Honey I Dare You” – Southern Pacific
Southern Pacific was a bunch of guys who previously played with other bands such as Creedence Clearwater Revival, the Doobie Brothers and Pablo Cruise, making some real good country music in the process. This was one of their four top ten hits of the 1980s. “A Girl Like Emmylou” from 1986 only reached #17 but the song tells you where this band’s heart was located.

Lonely But Only For You” – Sissy Spacek
Loretta Lynn wanted to Spacek to portray her in the movie Coal Miner’s Daughter, and it turns out that Sissy can really can sing. This song reached #15 in 1983.

Standing Tall” – Billie Jo Spears
Billie Jo Spears, from Beaumont, Texas, was incredibly popular in England and Ireland, where “Blanket On The Ground” and “What I’ve Got In Mind” were top five pop hits in the mid 1970s and she had many more lesser successes. Many of her later albums were not released in the US but she had a substantial US career with thirty-four charted records, including two #1 hits. “Standing Tall” reached #15 in 1980.

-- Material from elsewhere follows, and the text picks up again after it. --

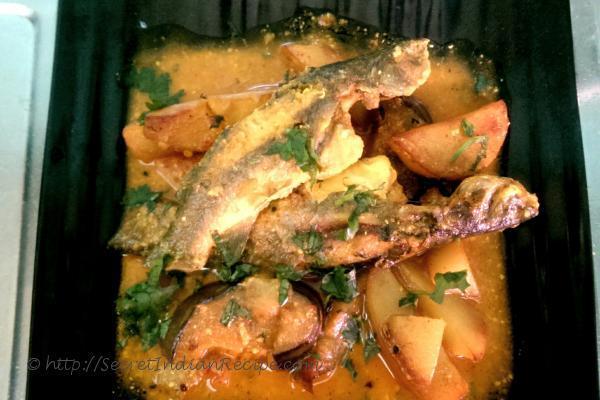 photo of begun tangra (brinjal and tangra fish curry)
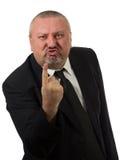 Portret van een boze midden oude zakenman die in kostuum op u richten royalty-vrije stock foto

Chain Gang” – Bobby Lee Springfield
More successful as a songwriter than as a performer, Springfield had two chart sings in 1987 with “Hank Drank” (#75) and “Chain Gang” (#66) which was NOT the Sam Cooke hit. Bobby Lee was both too country and too rockabilly for what was charting at the time. I really liked All Fired Up, the one album Epic released on him.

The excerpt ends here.